During the Progressive Era (1890-1920) the child-saving movement created a juvenile justice system that promised to take the delinquent children of immigrants out of their urban communities and transform them into hardworking citizens. Instead, government agencies rounded up tens of thousands of working class youth for mostly petty infractions and sent them to highly regimented youth prisons for punishment — all without due process.

Field matrons working for federal Indian Services imagined that they were civilizing Native American children by forcibly removing them from rural reservations and incarcerating them in faraway boarding schools where they were punished for “talking Indian.”

By the 1970s, the United States would imprison about one million juveniles annually, with youth of color comprising more than 40 percent of those arrested and incarcerated.

The child savers’ rhetoric of benevolence, backed up by unsentimental interventionism, set the stage for what followed.

During World War I, the federal government launched a national campaign against an epidemic of venereal disease in military camps. The Commission on Training Camp Activities provided medical services for male soldiers whom it treated as the victims of devious prostitutes and “charity girls” suspected of lax morality. The “constructive but firm” program established by the War Department resulted in the incarceration of some 30,000 women.

In the 1920s reformers shifted their moral zeal to the scourge of alcohol. The Treasury Department’s Prohibition Unit, staffed by five times more agents than the staff of the FBI, selectively enforced the law against the poor and the unlucky, while the wealthy drank in protected clubs or bribed their way out of arrest.

Between the two world wars, reformers in the eugenics movement justified the involuntary sterilization of tens of thousands of working-class women as a measure to reduce the birthrate of the “socially inadequate.”

After World War II, in the name of protecting family values and national security, thousands of mostly gay men lost or were denied federal jobs on the basis of their sexuality. One third of gay men experienced run-ins with the police, comparable to the experience of African American men today.

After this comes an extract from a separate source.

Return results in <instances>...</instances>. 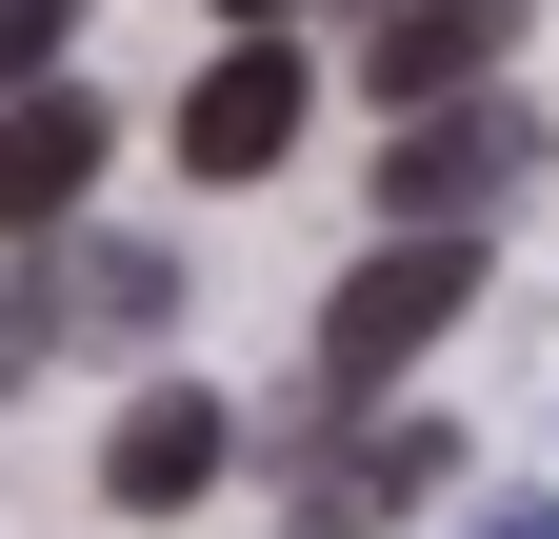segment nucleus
<instances>
[{"label":"nucleus","mask_w":559,"mask_h":539,"mask_svg":"<svg viewBox=\"0 0 559 539\" xmlns=\"http://www.w3.org/2000/svg\"><path fill=\"white\" fill-rule=\"evenodd\" d=\"M221 21H300V0H221Z\"/></svg>","instance_id":"9b49d317"},{"label":"nucleus","mask_w":559,"mask_h":539,"mask_svg":"<svg viewBox=\"0 0 559 539\" xmlns=\"http://www.w3.org/2000/svg\"><path fill=\"white\" fill-rule=\"evenodd\" d=\"M460 300H479V240H380L360 280L320 300V380H340V399H380L400 360H440V320H460Z\"/></svg>","instance_id":"f257e3e1"},{"label":"nucleus","mask_w":559,"mask_h":539,"mask_svg":"<svg viewBox=\"0 0 559 539\" xmlns=\"http://www.w3.org/2000/svg\"><path fill=\"white\" fill-rule=\"evenodd\" d=\"M520 180V120H400V240H460Z\"/></svg>","instance_id":"39448f33"},{"label":"nucleus","mask_w":559,"mask_h":539,"mask_svg":"<svg viewBox=\"0 0 559 539\" xmlns=\"http://www.w3.org/2000/svg\"><path fill=\"white\" fill-rule=\"evenodd\" d=\"M500 40H520V0H400V21H380V100H400V120H440Z\"/></svg>","instance_id":"423d86ee"},{"label":"nucleus","mask_w":559,"mask_h":539,"mask_svg":"<svg viewBox=\"0 0 559 539\" xmlns=\"http://www.w3.org/2000/svg\"><path fill=\"white\" fill-rule=\"evenodd\" d=\"M81 180H100V100H0V240H40V220H81Z\"/></svg>","instance_id":"7ed1b4c3"},{"label":"nucleus","mask_w":559,"mask_h":539,"mask_svg":"<svg viewBox=\"0 0 559 539\" xmlns=\"http://www.w3.org/2000/svg\"><path fill=\"white\" fill-rule=\"evenodd\" d=\"M60 60V0H0V81H40Z\"/></svg>","instance_id":"1a4fd4ad"},{"label":"nucleus","mask_w":559,"mask_h":539,"mask_svg":"<svg viewBox=\"0 0 559 539\" xmlns=\"http://www.w3.org/2000/svg\"><path fill=\"white\" fill-rule=\"evenodd\" d=\"M81 300L120 320V340H160V320H180V260H120V240H100V280H81Z\"/></svg>","instance_id":"6e6552de"},{"label":"nucleus","mask_w":559,"mask_h":539,"mask_svg":"<svg viewBox=\"0 0 559 539\" xmlns=\"http://www.w3.org/2000/svg\"><path fill=\"white\" fill-rule=\"evenodd\" d=\"M479 539H559V500H500V519H479Z\"/></svg>","instance_id":"9d476101"},{"label":"nucleus","mask_w":559,"mask_h":539,"mask_svg":"<svg viewBox=\"0 0 559 539\" xmlns=\"http://www.w3.org/2000/svg\"><path fill=\"white\" fill-rule=\"evenodd\" d=\"M400 500H440V420H380V440L300 459V539H380Z\"/></svg>","instance_id":"20e7f679"},{"label":"nucleus","mask_w":559,"mask_h":539,"mask_svg":"<svg viewBox=\"0 0 559 539\" xmlns=\"http://www.w3.org/2000/svg\"><path fill=\"white\" fill-rule=\"evenodd\" d=\"M300 120H320L300 40H240V60H200V100H180V160H200V180H280V160H300Z\"/></svg>","instance_id":"f03ea898"},{"label":"nucleus","mask_w":559,"mask_h":539,"mask_svg":"<svg viewBox=\"0 0 559 539\" xmlns=\"http://www.w3.org/2000/svg\"><path fill=\"white\" fill-rule=\"evenodd\" d=\"M221 459H240V420H221V399H140V420H120V459H100V480H120L140 519H180L200 480H221Z\"/></svg>","instance_id":"0eeeda50"}]
</instances>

The post-World War II experiment in corrections was supposed to replace the exploitation of prisoners’ labor with diagnosis and treatment, analogous to hospital care for the sick and contagious. Instead state prison administrators used the indeterminate sentence as a cudgel to pathologize prisoners’ grievances and encourage mindless submission to authority.

In the 1980s fixed sentences returned, a reform intended to correct the arbitrariness of indeterminate sentencing. It resulted in prisoners serving more time than they had served a decade earlier and an unprecedented boom in prison construction. In 1950 a staff of 23,000 guarded all U. S. jails and prisons. Today more than 700,000 are needed to do the job, and the United States is number one globally in its rate of incarceration. The First Step Act will do nothing to change the United States’ ranking.

This does not mean, however, that all reforms are inherently repressive or self-defeating. Some promise to improve people’s lives without resorting to punitive measures. Following the United Nations’ human rights standards, we could ban the use of prolonged solitary confinement, minimize the differences between daily life inside and outside prison, and provide education and job training for those in need, irrespective of what kinds of crimes they have committed. We could also make extensive use of restorative justice programs as an alternative to incarceration.

If we want to act more boldly and imaginatively, we could also take up Justice Sonia Sotomayor’s call to address the problem of injustice at its root, namely how the police treat “countless people” as if they are not members of a democracy but subjects of “a carceral state, just waiting to be catalogued.” Now that would be a reform worthy of its name.


By Tony Platt

Tony Platt is a Distinguished Affiliated Scholar at U. C. Berkeley’s Center for the Study of Law & Society, and author of "Beyond These Walls: Rethinking Crime and Punishment in the United States" (St. Martin’s Press, January 2019).